In the status dropdown, there are controls for Wi-Fi, Bluetooth, GPS, data and auto-rotate. These toggles are really handy, and we're always pleased to see them. They look nice too, Huawei has done a good job of keeping everything subtle and in keeping with the Android OS.
You get some custom apps too. For example, there's a data monitor system, called Smart Traffic, that asks you what your monthly allowance is, and then warns you when you get near to it. It also - and we like this a lot - puts a reminder in your status and notifications dropdown. Very cool.
Huawei also includes something called "Streams" which is a social media timeline that can include updates from your friends via Twitter and Facebook. This is much like any similar app on any platform. It can be interesting to casual users, but more-devoted fans of social networks will find it adds little to the existing apps for those services.
Visually, the screen on the Ideos X3 is quite nice. It's not the most detailed we've seen, but it certainly is good enough for most purposes. There's more than enough brightness, and the auto-adjustment of the backlight seems very capable. Adjust it manually to maximum, and you'll have enough light to see the screen even in bright light.
The resolution is 320x480, and that gives you 180ppi on the 3.2-inch screen. Not the best technically, but it looks absolutely fine. There are no problems similar to those on the HTC Explorer either, where moving text gets very blurry.
The problems come, not from the panel though, but from the capacitive screen. In our testing, we found that it was often confused by swiping. Single taps were fine - although we had the devils own job typing on the Huawei supplied virtual keyboard - but swipes often went wrong.
We noticed this most when trying to scroll down the app tray, or in the Android menu system. We'd be trying to scroll, but the inevitable finger lift and reapplication would cause the system to think we were tapping. It seems clear that other phones must deal with this differently, as it's the first time we've really seen this problem this severe.
The built-in 3.2-megapixel snapper is nothing to write home about. It works though, and it's fuss-free. There's no autofocus and the camera app itself is a little basic, but it works and there's a digital zoom - although you'd be mad to use it, there's just no point. The X3 can shoot video too, although you won't be blown away by the results.

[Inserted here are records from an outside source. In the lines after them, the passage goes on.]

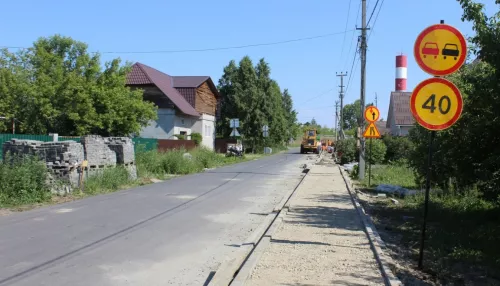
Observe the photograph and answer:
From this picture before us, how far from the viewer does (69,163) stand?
15398mm

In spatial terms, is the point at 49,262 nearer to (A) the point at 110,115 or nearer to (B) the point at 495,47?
(B) the point at 495,47

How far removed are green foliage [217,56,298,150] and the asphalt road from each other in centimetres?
4674

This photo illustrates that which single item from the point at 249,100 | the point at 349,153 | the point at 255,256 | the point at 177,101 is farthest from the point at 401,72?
the point at 255,256

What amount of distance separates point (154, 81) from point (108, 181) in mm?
25596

This is certainly not a phone for the power user. It has a 600MHz Qualcomm CPU and just 256MB of RAM. This is very much an entry-level phone, and one for people who have never heard of Angry Birds or Tiny Tower.
Interestingly though, in day-to-day use, the lack of ooomph isn't a massive problem. Web browsing, for example, is snappy enough. And the screen makes it easy enough to read pages. Scrolling around also presents no problem, honestly, we've seen more problems from higher-powered devices.

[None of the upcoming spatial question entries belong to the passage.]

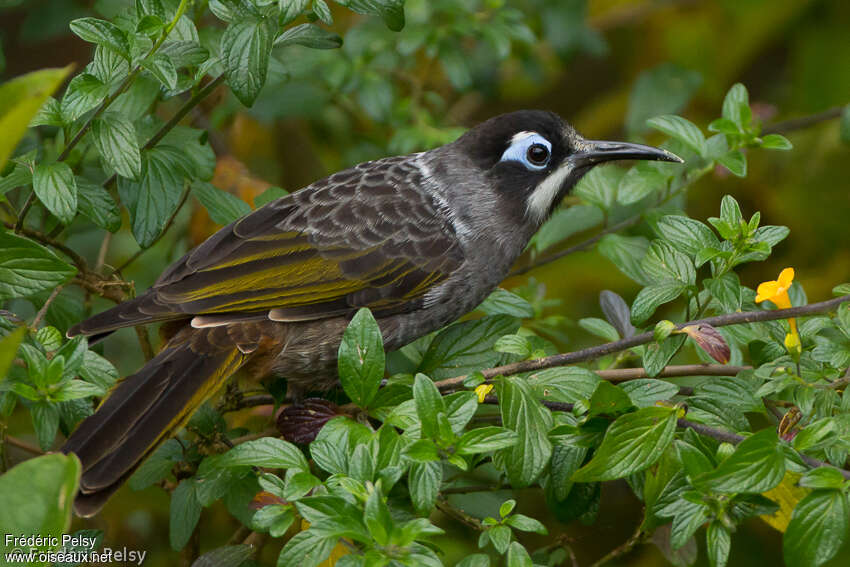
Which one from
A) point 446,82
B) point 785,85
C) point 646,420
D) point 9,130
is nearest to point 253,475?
point 646,420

Despite it's modest capacity, the 1200mAh battery did fine for us. We used the phone all day, and with modest use, occasional web checking, push email and phone calls, it lasted easily. You'll see more drain if you're out-and-about and we tested it mostly on Wi-Fi, which is less of a power hog than using 3G constantly.

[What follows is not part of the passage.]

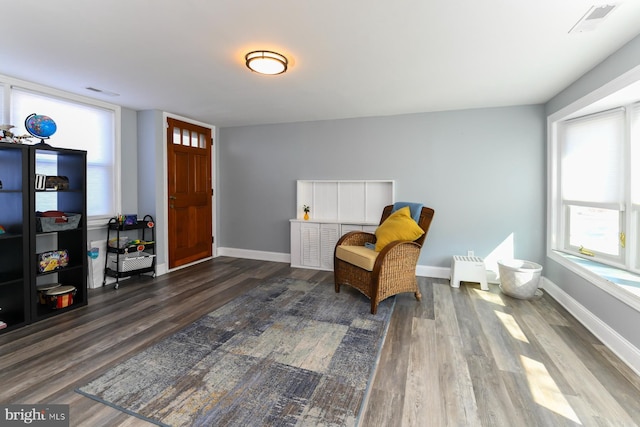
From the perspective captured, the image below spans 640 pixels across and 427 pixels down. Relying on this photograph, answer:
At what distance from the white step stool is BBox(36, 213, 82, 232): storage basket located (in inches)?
163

But as this phone is aimed at the Smartphone refusniks who has been forced in to the 21st century against their will, it will probably be more than enough to see them through. Hopefully though, this plucky little smartphone will soon get them addicted to all manner of modern mobile apps, and they'll be looking for the next step up.
We like the X3. It's not the fastest phone, but its small size, decent screen and more than acceptable call quality is enough for the casual user. More advanced owners might find the touchscreen tedious, but you could certainly live with it.
If you make huge numbers of calls, or end up using the Internet a lot, you might also find the low-capacity battery doesn't last very long. But overall we wouldn't really expect too much more from a cheap, entry-level phone.